_INSTRUCTION_
Swap "furthest" for "farthest" in every item below and rewrite the lines with nothing else altered, leaving out the pictures.

═══ RECORDED INFORMATION ═══

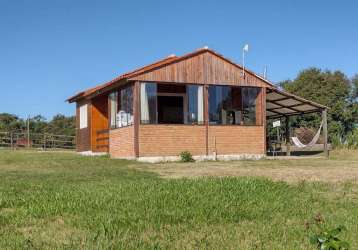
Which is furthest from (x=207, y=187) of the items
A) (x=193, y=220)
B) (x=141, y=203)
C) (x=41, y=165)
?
(x=41, y=165)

═══

_RESPONSE TO THE TASK_
Which is farthest from (x=207, y=187) of the items
A) (x=193, y=220)
B) (x=141, y=203)
C) (x=41, y=165)
?
(x=41, y=165)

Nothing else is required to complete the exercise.